=== DATA SHOWN ===

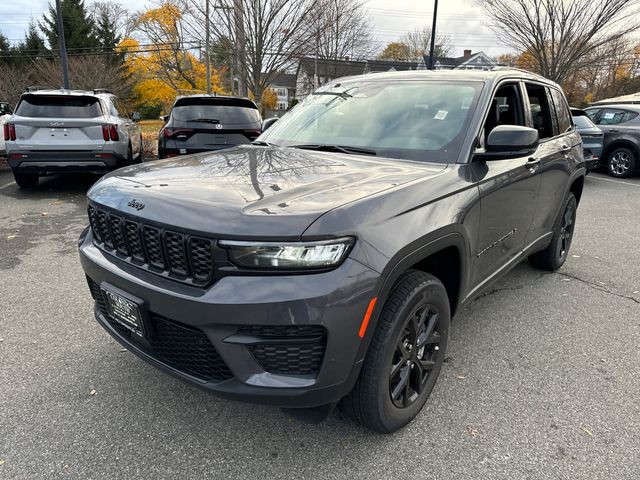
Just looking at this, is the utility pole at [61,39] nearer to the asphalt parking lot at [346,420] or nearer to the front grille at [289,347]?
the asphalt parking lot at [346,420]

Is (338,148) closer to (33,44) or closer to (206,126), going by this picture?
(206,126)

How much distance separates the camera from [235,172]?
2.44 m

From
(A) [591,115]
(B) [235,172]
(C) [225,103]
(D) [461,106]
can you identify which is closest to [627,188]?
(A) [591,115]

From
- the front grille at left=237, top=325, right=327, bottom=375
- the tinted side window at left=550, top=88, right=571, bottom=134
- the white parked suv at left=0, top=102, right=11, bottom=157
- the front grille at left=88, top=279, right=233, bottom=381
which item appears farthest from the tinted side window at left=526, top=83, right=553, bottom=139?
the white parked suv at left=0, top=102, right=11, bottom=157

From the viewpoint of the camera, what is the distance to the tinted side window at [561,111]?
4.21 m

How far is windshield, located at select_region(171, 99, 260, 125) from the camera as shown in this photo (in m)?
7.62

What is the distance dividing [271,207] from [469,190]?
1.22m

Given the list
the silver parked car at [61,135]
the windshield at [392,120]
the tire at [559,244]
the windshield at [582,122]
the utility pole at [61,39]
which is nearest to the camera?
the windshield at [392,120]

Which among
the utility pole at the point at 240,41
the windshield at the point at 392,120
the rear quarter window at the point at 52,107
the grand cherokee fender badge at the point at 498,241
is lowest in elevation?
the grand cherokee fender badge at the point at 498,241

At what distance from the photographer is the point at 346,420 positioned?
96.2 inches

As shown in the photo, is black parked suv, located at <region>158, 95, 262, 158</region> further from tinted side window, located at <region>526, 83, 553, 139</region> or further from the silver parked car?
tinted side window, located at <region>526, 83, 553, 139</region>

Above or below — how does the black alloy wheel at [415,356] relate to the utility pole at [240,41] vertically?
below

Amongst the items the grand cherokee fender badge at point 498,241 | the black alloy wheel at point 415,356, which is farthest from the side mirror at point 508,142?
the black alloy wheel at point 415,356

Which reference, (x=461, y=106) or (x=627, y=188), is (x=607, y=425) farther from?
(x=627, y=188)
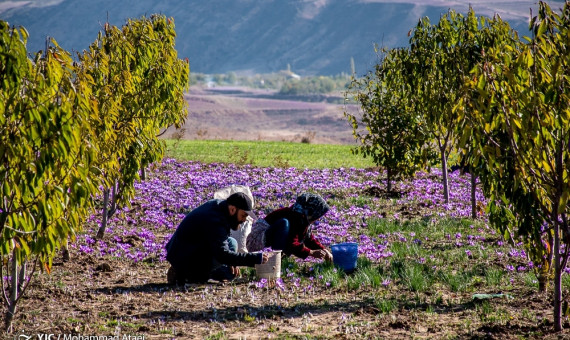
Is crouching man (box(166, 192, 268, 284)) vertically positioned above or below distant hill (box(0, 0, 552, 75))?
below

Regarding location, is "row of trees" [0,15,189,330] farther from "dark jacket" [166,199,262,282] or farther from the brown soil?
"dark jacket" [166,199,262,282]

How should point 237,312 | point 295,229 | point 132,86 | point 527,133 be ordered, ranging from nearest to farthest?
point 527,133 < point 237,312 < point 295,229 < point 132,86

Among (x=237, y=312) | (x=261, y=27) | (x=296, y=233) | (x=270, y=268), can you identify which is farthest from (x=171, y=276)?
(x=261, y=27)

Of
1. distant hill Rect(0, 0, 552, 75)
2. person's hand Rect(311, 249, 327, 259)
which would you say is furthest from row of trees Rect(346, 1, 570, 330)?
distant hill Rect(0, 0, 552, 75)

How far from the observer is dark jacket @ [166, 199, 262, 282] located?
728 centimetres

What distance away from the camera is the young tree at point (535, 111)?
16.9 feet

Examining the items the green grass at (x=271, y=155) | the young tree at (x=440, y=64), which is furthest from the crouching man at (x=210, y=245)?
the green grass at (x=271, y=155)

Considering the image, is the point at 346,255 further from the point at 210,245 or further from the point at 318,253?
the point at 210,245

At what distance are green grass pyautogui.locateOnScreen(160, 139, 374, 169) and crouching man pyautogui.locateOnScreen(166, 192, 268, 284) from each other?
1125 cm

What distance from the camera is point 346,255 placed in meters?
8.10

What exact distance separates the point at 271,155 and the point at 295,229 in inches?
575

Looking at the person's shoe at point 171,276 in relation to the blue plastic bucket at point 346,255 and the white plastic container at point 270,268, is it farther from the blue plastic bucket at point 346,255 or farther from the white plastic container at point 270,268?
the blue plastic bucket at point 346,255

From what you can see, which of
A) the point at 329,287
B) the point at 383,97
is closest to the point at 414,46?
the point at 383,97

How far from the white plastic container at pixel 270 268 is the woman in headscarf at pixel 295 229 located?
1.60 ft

===

WHAT THE EXERCISE ASKS
Rewrite all of the material above, changing every "utility pole" to "light pole" and keeping everything else the same. Leave the pictures out.

THE SOLUTION
Just looking at this, is the light pole at [61,39] nearer to the asphalt parking lot at [346,420] or nearer to the front grille at [289,347]?
the asphalt parking lot at [346,420]

Is (338,148) closer to (33,44) or closer to (206,126), going by this picture?
(206,126)

How much distance separates the camera from [235,172]?
2.44 m

From
(A) [591,115]
(B) [235,172]
(C) [225,103]
(D) [461,106]
can you identify which is closest to [627,188]?
(A) [591,115]

From
- the front grille at left=237, top=325, right=327, bottom=375
- the tinted side window at left=550, top=88, right=571, bottom=134
- the white parked suv at left=0, top=102, right=11, bottom=157
- the front grille at left=88, top=279, right=233, bottom=381
which item appears farthest from the tinted side window at left=526, top=83, right=553, bottom=139?
the white parked suv at left=0, top=102, right=11, bottom=157

From the viewpoint of the camera, what is the distance to the tinted side window at [561,111]?
4.21 m

How far is windshield, located at select_region(171, 99, 260, 125) from the camera as shown in this photo (in m)?
7.62

What is the distance dividing [271,207] from [469,190]?
1.22m

Given the list
the silver parked car at [61,135]
the windshield at [392,120]
the tire at [559,244]
the windshield at [582,122]
the light pole at [61,39]
which is nearest to the camera?
the windshield at [392,120]

Which among
the light pole at the point at 240,41
the windshield at the point at 392,120
the rear quarter window at the point at 52,107
the grand cherokee fender badge at the point at 498,241
is lowest in elevation?
the grand cherokee fender badge at the point at 498,241

At what distance from the photographer is the point at 346,420 positioned?
96.2 inches

As shown in the photo, is black parked suv, located at <region>158, 95, 262, 158</region> further from tinted side window, located at <region>526, 83, 553, 139</region> or further from the silver parked car?
tinted side window, located at <region>526, 83, 553, 139</region>

Above or below — how does the black alloy wheel at [415,356] relate to the light pole at [240,41] vertically?
below

Amongst the items the grand cherokee fender badge at point 498,241 | the black alloy wheel at point 415,356, which is farthest from the side mirror at point 508,142?
the black alloy wheel at point 415,356

Which reference, (x=461, y=106) or (x=627, y=188), is (x=607, y=425) farther from?
(x=627, y=188)
Is crouching man (box(166, 192, 268, 284)) vertically positioned above or below distant hill (box(0, 0, 552, 75))?
below

Regarding location, is "row of trees" [0,15,189,330] farther from "dark jacket" [166,199,262,282] or farther from the brown soil?
"dark jacket" [166,199,262,282]

How should point 237,312 | point 295,229 | point 132,86 | point 527,133 be ordered, ranging from nearest to farthest?
point 527,133 < point 237,312 < point 295,229 < point 132,86

Among (x=237, y=312) | (x=261, y=27) | (x=296, y=233) | (x=270, y=268), can you identify which is farthest from (x=171, y=276)?
(x=261, y=27)

Of
1. distant hill Rect(0, 0, 552, 75)
2. person's hand Rect(311, 249, 327, 259)
which would you say is furthest from row of trees Rect(346, 1, 570, 330)?
distant hill Rect(0, 0, 552, 75)

How far from the observer is dark jacket @ [166, 199, 262, 282] located?
728 centimetres

What distance away from the camera is the young tree at point (535, 111)?
16.9 feet

Examining the items the green grass at (x=271, y=155) | the young tree at (x=440, y=64), which is furthest from the crouching man at (x=210, y=245)?
the green grass at (x=271, y=155)

Considering the image, is the point at 346,255 further from the point at 210,245 or further from the point at 318,253?
the point at 210,245

At what distance are green grass pyautogui.locateOnScreen(160, 139, 374, 169) and crouching man pyautogui.locateOnScreen(166, 192, 268, 284) from each other?
1125 cm

What distance from the camera is point 346,255 placed in meters?
8.10

What exact distance separates the point at 271,155 and the point at 295,229 in inches?
575

Looking at the person's shoe at point 171,276 in relation to the blue plastic bucket at point 346,255 and the white plastic container at point 270,268, is it farther from the blue plastic bucket at point 346,255 or farther from the white plastic container at point 270,268?
the blue plastic bucket at point 346,255

From what you can see, which of
A) the point at 329,287
B) the point at 383,97
is closest to the point at 414,46?
the point at 383,97

How far from the white plastic container at pixel 270 268 is the woman in headscarf at pixel 295 229 located?
1.60 ft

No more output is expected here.